Synthesis algorithms targeting the Clifford+$T$ gate set suffer a new challenge: how do you implement complex unitaries in discrete gate sets? We will present two methods of addressing this issue: 1) search-based techniques and 2) constrained optimization.

### Search-Based Synthesis
Search-based synthesis algorithms search through the discrete space of candidate circuits. Although the search space grows as $O(|\text{gateset}|^{\text{depth}})$, this approach can still be rather effective in certain cases.

Say we want to synthesize the following unitary:

In [None]:
from numpy import array

easy_target = array([
    [0.70710678, 0, 0.70710678, 0],
    [0, 0.5+0.5j, 0, 0.5+0.5j],
    [0.5+0.5j, 0, -0.5-0.5j, 0],
    [0, 0.70710678, 0, -0.70710678],
])

We can perform A* search over discrete gate sets in BQSKit by using a `DiscreteLayerGenerator`. Furthermore, we want to make sure synthesis gives us a very good implementation. We're going to set the `success_threshold=1e-8` to ensure this. The following block should take around 15 seconds to run.

In [None]:
from utils import DiscreteLayerGenerator

from bqskit.passes.synthesis import QSearchSynthesisPass
from bqskit.compiler import Compiler
from bqskit import Circuit

success_threshold = 1e-8
layer_generator = DiscreteLayerGenerator()
synthesis_pass = QSearchSynthesisPass(
    success_threshold=success_threshold,
    layer_generator=layer_generator,
)

circuit = Circuit.from_unitary(easy_target)

with Compiler() as compiler:
    circuit = compiler.compile(circuit, [synthesis_pass])

for op in circuit:
    print(op)


In this case, we were able to find a solution! Now let's say we want to try a slightly different unitary:

In [None]:
hard_target = array([
   [0.70370187-0.06930858j, 0, 0.70370187-0.06930858j, 0],
   [0, 0.70370187+0.06930858j, 0, 0.70370187+0.06930858j],
   [0.70370187+0.06930858j, 0, -0.70370187-0.06930858j, 0],
   [0, 0.70370187-0.06930858j, 0, -0.70370187+0.06930858j],
])

What happens if you try to use the `DiscreteLayerGenerator` to synthesize this unitary?

(Note: you may have to restart the kernel after this part)

SET EXERCISE 1
According to the BQSKit synthesis passage, how long should the search-based synthesis block take to run?

DATASET EXTRACT
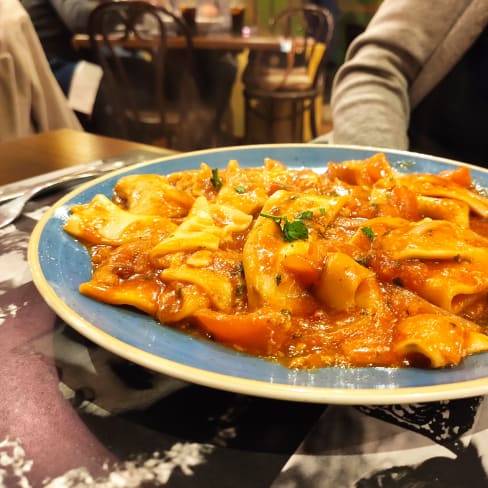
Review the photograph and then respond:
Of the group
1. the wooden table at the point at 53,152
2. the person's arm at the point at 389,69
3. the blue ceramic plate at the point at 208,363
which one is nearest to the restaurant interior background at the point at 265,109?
the wooden table at the point at 53,152

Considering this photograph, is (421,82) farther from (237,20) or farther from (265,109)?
(237,20)

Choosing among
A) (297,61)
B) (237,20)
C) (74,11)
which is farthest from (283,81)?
(74,11)

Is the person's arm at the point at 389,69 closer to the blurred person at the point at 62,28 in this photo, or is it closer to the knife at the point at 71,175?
the knife at the point at 71,175

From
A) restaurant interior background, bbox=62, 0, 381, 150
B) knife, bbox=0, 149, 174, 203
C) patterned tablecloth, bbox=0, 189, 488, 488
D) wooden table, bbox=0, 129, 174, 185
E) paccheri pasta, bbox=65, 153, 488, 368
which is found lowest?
restaurant interior background, bbox=62, 0, 381, 150

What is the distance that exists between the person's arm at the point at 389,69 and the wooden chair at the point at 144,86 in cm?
204

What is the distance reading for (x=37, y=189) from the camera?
4.72ft

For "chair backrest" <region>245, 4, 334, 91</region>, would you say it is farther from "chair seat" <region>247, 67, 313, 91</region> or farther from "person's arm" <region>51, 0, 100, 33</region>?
"person's arm" <region>51, 0, 100, 33</region>

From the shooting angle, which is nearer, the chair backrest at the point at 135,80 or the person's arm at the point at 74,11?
the chair backrest at the point at 135,80

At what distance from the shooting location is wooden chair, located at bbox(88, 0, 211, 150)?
3.88 m

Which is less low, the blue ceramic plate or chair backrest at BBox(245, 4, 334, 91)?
the blue ceramic plate

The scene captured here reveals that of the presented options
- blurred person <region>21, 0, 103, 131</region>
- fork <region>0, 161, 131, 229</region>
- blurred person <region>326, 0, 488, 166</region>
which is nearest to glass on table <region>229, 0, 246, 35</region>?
blurred person <region>21, 0, 103, 131</region>

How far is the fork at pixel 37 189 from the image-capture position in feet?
4.32

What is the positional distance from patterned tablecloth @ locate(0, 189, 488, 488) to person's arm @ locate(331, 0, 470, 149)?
4.62 feet

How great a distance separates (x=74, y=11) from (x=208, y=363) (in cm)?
445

SET EXERCISE 2
List every line in the records that contains the word "feet".

TASK RESULT 1
Around 15 seconds.

TASK RESULT 2
How far is the fork at pixel 37 189 from the image-capture position in feet?
4.62 feet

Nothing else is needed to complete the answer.